In the industrial assets segment, the impact of the tariffs was largely overshadowed by broader commodity price trends and production sequencing. Copper prices, which saw initial volatility in April 2025, recovered strongly to end the year at approximately $12,500/t, driven in part by the same geopolitical drivers that influenced the trade policies. Glencore also noted that uncertainty surrounding U.S. tariffs led to a "front-loading" of Chinese steel production and exports in some sectors, which indirectly supported demand for certain bulks earlier in the year Glencore 2025 Annual Report.
Glencore’s primary mitigation strategy involved utilizing its arbitrage capabilities to manage dislocations in the copper and zinc markets. The company emphasized that it was positioned to remain profitable regardless of the specific tariff outcomes, focusing on logistical optimization and supply-demand imbalances created by the trade restrictions. By the end of 2025, management confirmed the company had "come out of it just fine," with no material negative impact on the bottom line attributable to the April 2025 tariff event Transcript 1H-2025.
Data
| Metric | FY2024A | FY2025A |
|---|---|---|
| Marketing Adjusted EBIT ($M) | $2,500 | $2,900 |
| Copper Production (kt) | 952 | 880 |
| Marketing EBIT Guidance Midpoint ($M) | $2,500 | $2,900 |
Note: FY24A Marketing EBIT is estimated ex-Viterra based on management commentary. FY25A represents the actual reported figure.
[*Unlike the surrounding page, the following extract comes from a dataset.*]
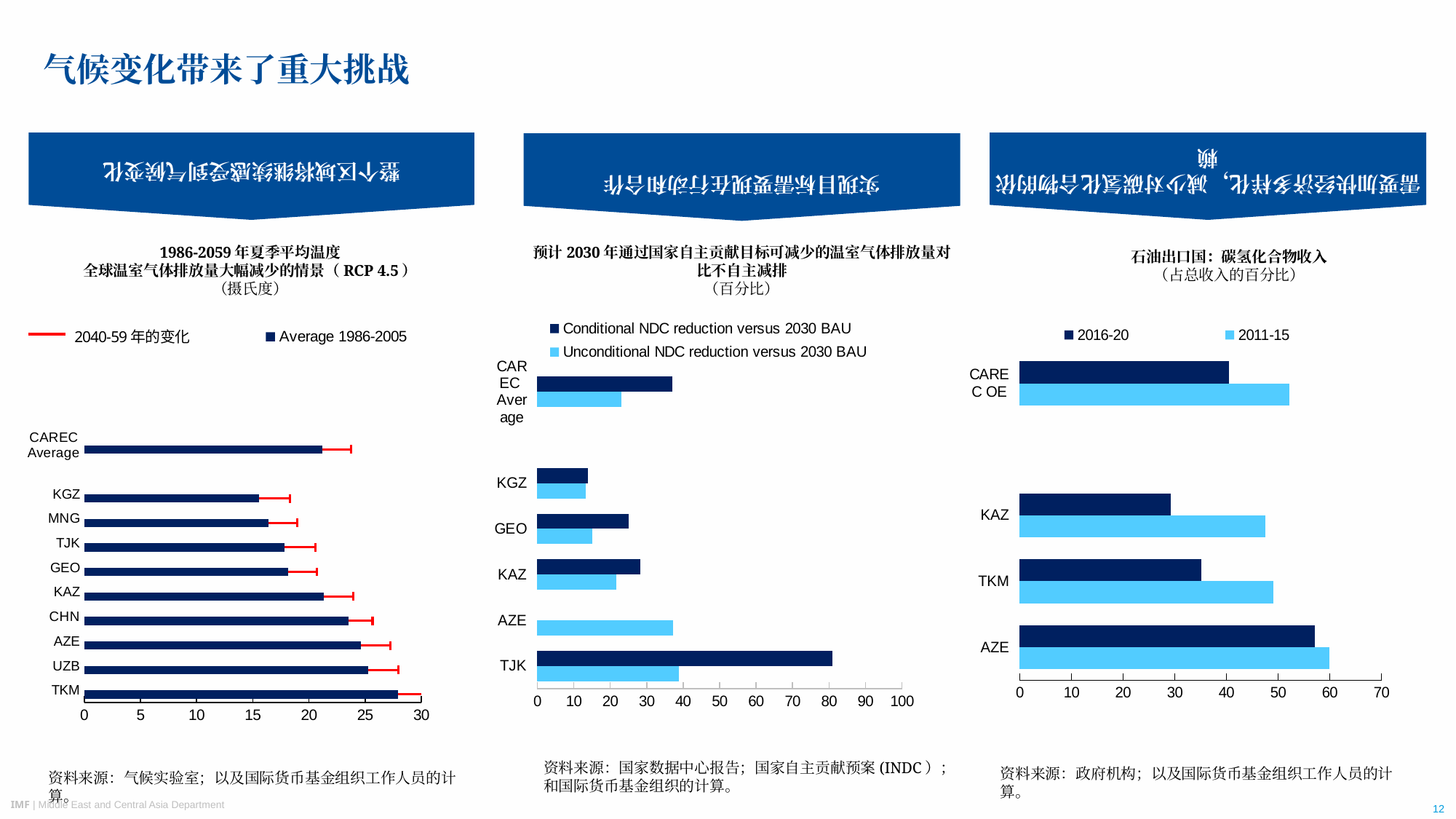
In the middle chart (预计 2030 年通过国家自主贡献目标可减少的温室气体排放量), which is larger for GEO: the Conditional or the Unconditional NDC reduction? Conditional In the left chart (1986-2059 年夏季平均温度), which country has the lowest Average 1986-2005 value? KGZ In the middle chart (预计 2030 年通过国家自主贡献目标可减少的温室气体排放量), which country has the highest Conditional NDC reduction versus 2030 BAU? TJK In the left chart (1986-2059 年夏季平均温度), which country has the highest Average 1986-2005 value? TKM In the right chart (石油出口国：碳氢化合物收入), which country has the highest 2016-20 value? AZE In the right chart (石油出口国：碳氢化合物收入), is the 2011-15 value for KAZ greater or less than 40? greater In the left chart (1986-2059 年夏季平均温度), is the Average 1986-2005 value for TKM greater or less than 25? greater In the middle chart (预计 2030 年通过国家自主贡献目标可减少的温室气体排放量), is the Conditional NDC reduction for TJK greater or less than 70? greater In the middle chart (预计 2030 年通过国家自主贡献目标可减少的温室气体排放量), how many series does the legend list? 2 In the left chart (1986-2059 年夏季平均温度), how many categories are plotted on the vertical axis? 10 What type of chart is the right chart (石油出口国：碳氢化合物收入)? Bar chart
Source: Company filings, Marvin Labs
Sources
U.S. tariffs across the commodities can create these dislocations. We now have a bit more certainty around the tariffs... that often presents opportunities for us, and we will capitalize on that through our world-class marketing business.
We positioned ourselves around ensuring that we would be profitable around any outcome, regardless of what the 232 showed. We now know what it was, and we came out of it just fine.
Metals were the key beneficiaries of these drivers, with copper rising from a low of c.$8,500/t amid the Liberation Day tariff volatility in early April, to end the year around $12,500/t.